After all this, Balram decides to make a way for himself and starts taking driving classes as he gets to know that Laxmangarh's landlord is looking for a driver. He takes over the job of the second driver at the landlord's house but meets his son Ashok (Rajkummar Rao) who is an NRI who lives with his wife Pinky (Priyanka Chopra). Soon, he makes a place for himself at Ashok's house and becomes the main driver after throwing out the prime driver.
Soon he stops sending money back to his family and when he goes back to his native place, he refuses his grandmother's proposal of marrying someone and leaves the place after disrespecting his brother. Balram moves to New Delhi with Ashok and his wife Pinky Madam. Throughout their time in Delhi, Balram is exposed to extensive corruption, the contrast between the poor and the wealthy, his real place at the Ashok house.

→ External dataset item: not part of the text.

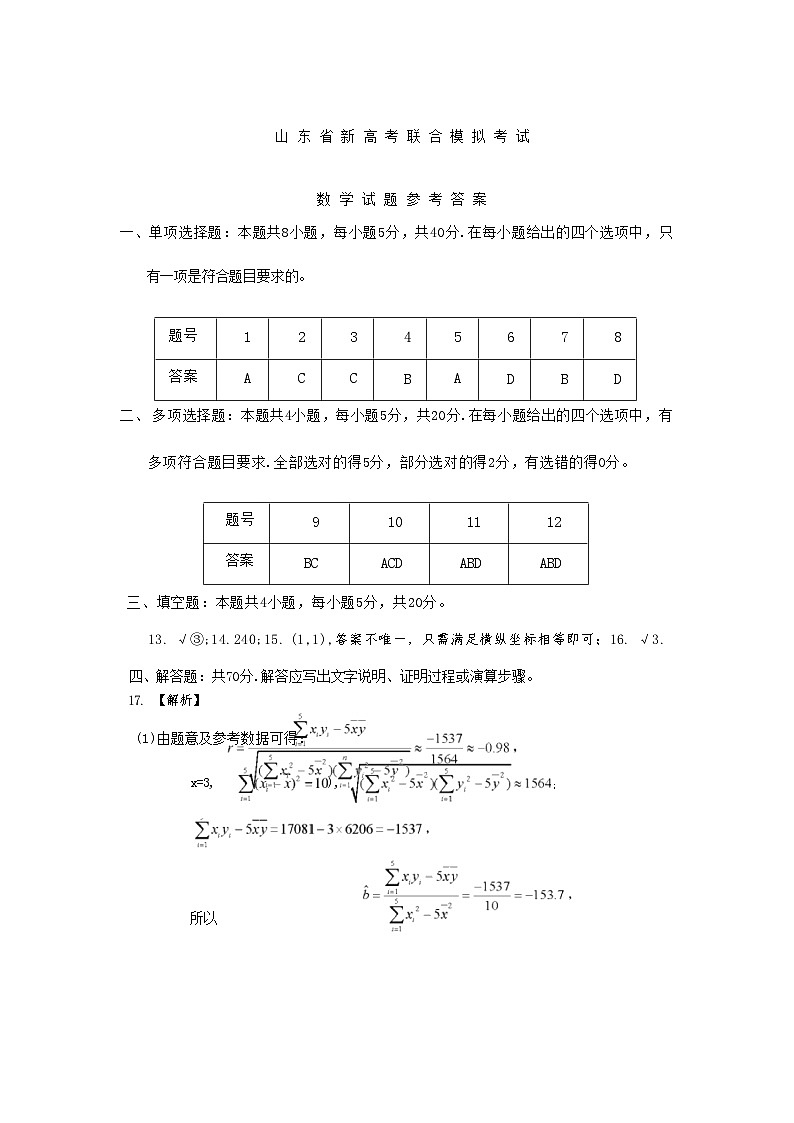 2023届山东省新高考联合模拟（济南二模）考试数学试题word版含答案01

But things drastically change when one-night drunk Pinky takes the wheel from Balram and accidentally hits a little girl. Panicked Pinky and Ashok try to see the girl but Balram doesn't allow them and drives away. After the incident, Ashok's family puts pressure on Balram to confess that he had been driving alone and after that, it hinders Balram from inside. At that time, Balram feels trapped in the rooster coop, wants to fly but couldn't.
Ramin Bahrani, who has helmed the project, is a critically acclaimed director of several award-winning films. With the novel adaption, Ramin has worked hard to represent actual India but still, the film's second half is too loose and fails to bind the audience with its flow. He has also written the screenplay and as per the novel, Ramin has brilliantly written Balram's style of narration.
Talking about the performances, Adarsh Gourav as Balram Halwai is a show-steller and looks flawless as Aravind Adiga's white tiger. Well, who knows that the little Shahrukh Khan from the film My Name Is Khan is going to be a white tiger in the future. On the other side, Priyanka Chopra has a short role in the film but her performance was as strong a stone is. Her concern for Balram and disapproval of treating him with class disparities makes her performance more promising. More about Rajkummar Rao, then who can raise questions on his performance but his accent seems uncooked and feels borrowed by some US returned NRI. More about the other star cast then Mahesh Manjrekar is as evil as he is shown in the Bollywood films and the rest of the actors have also performed well. Kamlesh Gill, who plays Balram's grandmother, was good but seems like makers forget to teach her Bihari. Vijay Maurya also played the antagonist role perfectly.
Paolo Carnera's cinematography will remind you of Slumdog Millionaire as you will see the reality of that India which we mostly ignore and don't want to visit. Well, it's quite harsh but this is the true reality. More about the music then at several points you'll hear some Punjabi hip-hop songs which go perfectly with each scene.
All-embracing, The White Tiger, tells the story of Balram Halwai, born in India's overarching darkness of perpetual servanthood and poverty. The one who wants to serve his master but soon he realizes that life is not about serving others. Unlike a white tiger, who is born once in a time is thrown into the zoos and becomes a prisoner, Balram decided to build his own empire. Overall, if you have loved Parasite or Slumdog Millionaire, or any similar genre films, then The White Tiger is your cup of tea as the film's first half is gripping and full of thrilling rides. So don't be a rooster trapped in a coop and add The White Tiger to your watch list for this weekend.